Memanjakan Kembali Biodiversity Khatulistiwa

Kita mampu memanjakan Biodiversity Tahura Suharto ini. Agar dapat menjamin kehidupan anak cucu bersama keanekaragaman hayati Belantara Khatulistiwa.

Potret Belantara Tahura Suharto dari sisi Jalan Provinsi Kaltim

Dinginnya embun pagi menyelinap, menghalangi pandangan mataku kala melintasi area Taman Hutan Raya (Tahura) Suharto, pada Minggu (19/8).

Meski, semenjak tahun 2020, jalan tol sudah menghamparkan jalan mulus dari arah kota Samarinda ke Balikpapan. Namun tetap saja, jalan provinsi Kaltim yang membelah Tahura Suharto ini, masih menjadi andalan untuk menuntaskan ragam urusanku di kedua kota itu.

Menjelajahi eks kawasan Hutan Lindung, yang kini berstatus Taman Hutan Raya alias Tahura, bak berjalan-jalan di sebuah etalase ekosistem hutan saja, yang siap menjaja keanekaragaman hayati di dalamnya.

Karena, semenjak hadirnya infrastruktur jalan Tol di Kaltim –malah—sudah menjadikan jalan provinsi yang membelah kawasan Tahura ini lengang, dari lalu-lalang kendaraan yang biasa melintasinya.

Kondisi itu sempat menghanyutkan diri, untuk mengenang kembali cerita kejayaan kawasan Tahura Suharto dahulu.

Dimana pada masa Orde Baru (Orba), kawasan ini selalu saja dibanggakan atas keberhasilan program reboisasi, yang berhasil mengembalikan fungsi hutan, yang lebur bersama  aktivitas Illegal Logging saat itu.

Namun mensesapi segarnya embun pagi itu dalam-dalam, bak menampar wajah ini berkali-kali, seraya mengajak diri ini untuk mampu mengembalikan fungsi ekologis Tahura Suharto agar dapat kembali diandalkan di masa depan.
━━━━━━━━━━
> **Soal**: Tuliskan semua nama kota, provinsi, dan kawasan hutan yang muncul dalam penggalan teks di atas.

> **Bahan Tersedia**:
━━━━━━━━━━
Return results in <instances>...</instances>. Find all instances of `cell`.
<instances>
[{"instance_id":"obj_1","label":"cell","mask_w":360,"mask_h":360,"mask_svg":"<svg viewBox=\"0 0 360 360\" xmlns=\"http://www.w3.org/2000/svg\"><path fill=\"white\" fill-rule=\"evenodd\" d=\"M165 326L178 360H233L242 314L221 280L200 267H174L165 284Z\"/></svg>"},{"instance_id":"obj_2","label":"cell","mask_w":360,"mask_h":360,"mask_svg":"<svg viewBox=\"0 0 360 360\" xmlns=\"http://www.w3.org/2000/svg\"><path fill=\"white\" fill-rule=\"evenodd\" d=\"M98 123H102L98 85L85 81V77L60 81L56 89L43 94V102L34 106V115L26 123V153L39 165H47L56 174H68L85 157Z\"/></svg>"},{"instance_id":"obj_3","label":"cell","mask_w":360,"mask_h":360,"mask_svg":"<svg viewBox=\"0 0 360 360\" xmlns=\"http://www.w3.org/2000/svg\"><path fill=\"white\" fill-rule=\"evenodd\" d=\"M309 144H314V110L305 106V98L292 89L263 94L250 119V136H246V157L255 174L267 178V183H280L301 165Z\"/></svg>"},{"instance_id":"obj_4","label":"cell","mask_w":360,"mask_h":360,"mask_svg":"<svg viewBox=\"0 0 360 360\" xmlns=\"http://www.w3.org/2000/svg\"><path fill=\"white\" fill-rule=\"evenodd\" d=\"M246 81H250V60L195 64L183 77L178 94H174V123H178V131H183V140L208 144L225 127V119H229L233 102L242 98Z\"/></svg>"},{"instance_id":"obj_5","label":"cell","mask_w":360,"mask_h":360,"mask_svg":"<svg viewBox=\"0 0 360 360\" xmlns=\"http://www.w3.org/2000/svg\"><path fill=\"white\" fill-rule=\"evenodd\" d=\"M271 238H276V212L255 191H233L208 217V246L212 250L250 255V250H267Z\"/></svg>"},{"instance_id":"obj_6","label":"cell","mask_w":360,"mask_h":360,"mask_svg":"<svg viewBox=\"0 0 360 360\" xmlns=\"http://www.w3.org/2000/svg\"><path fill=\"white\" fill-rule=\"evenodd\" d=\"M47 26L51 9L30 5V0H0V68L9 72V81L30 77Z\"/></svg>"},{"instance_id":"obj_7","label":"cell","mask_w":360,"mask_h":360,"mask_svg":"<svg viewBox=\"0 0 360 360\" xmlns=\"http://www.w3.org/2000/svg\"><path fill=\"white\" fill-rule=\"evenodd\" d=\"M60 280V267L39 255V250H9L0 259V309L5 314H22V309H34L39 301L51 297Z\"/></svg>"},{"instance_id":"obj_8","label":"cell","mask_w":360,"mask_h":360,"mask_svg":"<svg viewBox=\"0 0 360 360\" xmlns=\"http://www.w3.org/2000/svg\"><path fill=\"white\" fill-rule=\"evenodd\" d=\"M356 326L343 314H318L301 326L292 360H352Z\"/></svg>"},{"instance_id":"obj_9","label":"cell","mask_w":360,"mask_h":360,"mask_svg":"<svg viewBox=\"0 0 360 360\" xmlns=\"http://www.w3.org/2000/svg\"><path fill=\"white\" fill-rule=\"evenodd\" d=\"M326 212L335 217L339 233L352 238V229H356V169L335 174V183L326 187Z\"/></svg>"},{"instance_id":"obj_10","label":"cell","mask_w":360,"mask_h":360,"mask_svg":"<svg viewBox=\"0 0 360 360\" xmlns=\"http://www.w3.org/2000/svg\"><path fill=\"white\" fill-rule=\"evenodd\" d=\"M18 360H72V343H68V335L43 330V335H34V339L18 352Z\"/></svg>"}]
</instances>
━━━━━━━━━━
> **Jawaban**:
Kota: Samarinda, Balikpapan
Provinsi: Kaltim
Kawasan hutan: Taman Hutan Raya (Tahura) Suharto